Alrighty… Looks like the random forest actually performs poorly than pretty much all our other models. I wasn’t quite expecting this, and I don’t throw out the idea that I did something wrong along the way or that I’m misunderstanding something, but both AUC and the sensitivity / specificity predictive power is lower than we’ve seen before. at 93% / 89%, we can’t be too unhappy with the predictive power, but we’ve obviously seen better.

What definitely surprises me is that the random forest performs worse than a single tree with 5 frickin terminal nodes. 5 FRICKIN TERMINAL NODES!!!! I’m starting to see some of the trade-offs though. If I’m going into a meeting with a business executive, am I really going to sit down and explain all the bells and whistles of the random forest, let alone the random forest itself?
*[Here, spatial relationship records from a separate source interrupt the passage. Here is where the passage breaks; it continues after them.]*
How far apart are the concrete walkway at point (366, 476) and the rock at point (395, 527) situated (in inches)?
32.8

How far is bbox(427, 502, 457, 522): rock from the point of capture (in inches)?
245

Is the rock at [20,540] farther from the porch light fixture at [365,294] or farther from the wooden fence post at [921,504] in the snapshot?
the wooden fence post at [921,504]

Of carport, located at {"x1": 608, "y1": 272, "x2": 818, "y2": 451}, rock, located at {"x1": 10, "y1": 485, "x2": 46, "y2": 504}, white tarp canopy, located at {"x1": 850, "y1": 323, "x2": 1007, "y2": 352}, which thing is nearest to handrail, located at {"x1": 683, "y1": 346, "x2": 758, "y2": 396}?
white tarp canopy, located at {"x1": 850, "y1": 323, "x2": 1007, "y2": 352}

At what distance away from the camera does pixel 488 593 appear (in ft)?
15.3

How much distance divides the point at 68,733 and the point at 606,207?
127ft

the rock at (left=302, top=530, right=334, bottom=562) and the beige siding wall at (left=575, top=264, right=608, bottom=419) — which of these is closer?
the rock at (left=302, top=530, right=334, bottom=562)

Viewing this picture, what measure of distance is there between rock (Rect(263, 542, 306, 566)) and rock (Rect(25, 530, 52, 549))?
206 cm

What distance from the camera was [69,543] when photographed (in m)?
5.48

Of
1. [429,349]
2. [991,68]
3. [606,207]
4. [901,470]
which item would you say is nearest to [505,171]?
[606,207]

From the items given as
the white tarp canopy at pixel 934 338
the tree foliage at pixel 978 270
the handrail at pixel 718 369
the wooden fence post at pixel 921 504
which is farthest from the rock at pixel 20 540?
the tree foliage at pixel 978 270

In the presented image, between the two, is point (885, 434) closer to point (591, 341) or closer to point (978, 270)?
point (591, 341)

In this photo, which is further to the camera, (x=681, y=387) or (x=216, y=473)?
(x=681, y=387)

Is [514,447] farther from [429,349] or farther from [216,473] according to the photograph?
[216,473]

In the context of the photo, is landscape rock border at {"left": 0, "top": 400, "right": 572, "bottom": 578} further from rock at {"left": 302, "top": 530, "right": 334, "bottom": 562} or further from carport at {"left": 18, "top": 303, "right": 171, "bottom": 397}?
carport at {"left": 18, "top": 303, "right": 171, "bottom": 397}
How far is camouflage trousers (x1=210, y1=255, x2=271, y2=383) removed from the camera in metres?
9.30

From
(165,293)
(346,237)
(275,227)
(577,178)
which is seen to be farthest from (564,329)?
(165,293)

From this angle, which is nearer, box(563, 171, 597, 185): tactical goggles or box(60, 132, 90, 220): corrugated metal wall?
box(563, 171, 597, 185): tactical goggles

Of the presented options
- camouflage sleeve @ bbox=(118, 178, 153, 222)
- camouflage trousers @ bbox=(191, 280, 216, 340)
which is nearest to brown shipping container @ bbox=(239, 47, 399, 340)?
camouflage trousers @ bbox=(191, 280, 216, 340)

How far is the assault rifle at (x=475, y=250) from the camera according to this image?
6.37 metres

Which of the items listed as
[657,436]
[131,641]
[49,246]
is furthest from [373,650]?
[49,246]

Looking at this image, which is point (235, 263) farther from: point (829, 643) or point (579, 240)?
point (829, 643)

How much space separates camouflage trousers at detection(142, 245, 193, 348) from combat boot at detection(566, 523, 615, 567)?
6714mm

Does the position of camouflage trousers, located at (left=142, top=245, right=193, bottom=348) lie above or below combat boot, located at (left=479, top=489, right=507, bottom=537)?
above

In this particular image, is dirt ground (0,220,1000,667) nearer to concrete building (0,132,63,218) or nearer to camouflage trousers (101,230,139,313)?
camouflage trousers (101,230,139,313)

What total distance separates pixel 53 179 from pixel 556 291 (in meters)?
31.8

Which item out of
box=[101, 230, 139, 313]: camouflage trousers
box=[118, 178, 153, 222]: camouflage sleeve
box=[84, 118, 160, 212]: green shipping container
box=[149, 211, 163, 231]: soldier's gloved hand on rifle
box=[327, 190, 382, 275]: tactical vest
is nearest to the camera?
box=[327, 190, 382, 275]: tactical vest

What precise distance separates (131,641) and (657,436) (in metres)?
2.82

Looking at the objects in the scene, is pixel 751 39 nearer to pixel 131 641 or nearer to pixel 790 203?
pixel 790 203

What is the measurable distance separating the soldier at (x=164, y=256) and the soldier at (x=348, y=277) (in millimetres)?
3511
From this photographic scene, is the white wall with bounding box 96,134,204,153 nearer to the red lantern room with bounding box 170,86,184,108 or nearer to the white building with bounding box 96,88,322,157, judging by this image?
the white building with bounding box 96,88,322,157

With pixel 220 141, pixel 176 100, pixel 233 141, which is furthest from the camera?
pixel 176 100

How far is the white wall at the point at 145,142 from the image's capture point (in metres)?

Or am I going to sit down and give a super simple tree diagram and say “hey this predicts @ 95% / 90% accuracy”.

At the same time, though, if I were sitting down with a more technical analyst, they might want to see all the bells and whistles because plots like the variable importance, partial dependence, and proximity plots allow us to gain more insight and perspective into how the data is partitioned.

Regardless, another model that does a fine job of predicting all-NBA players!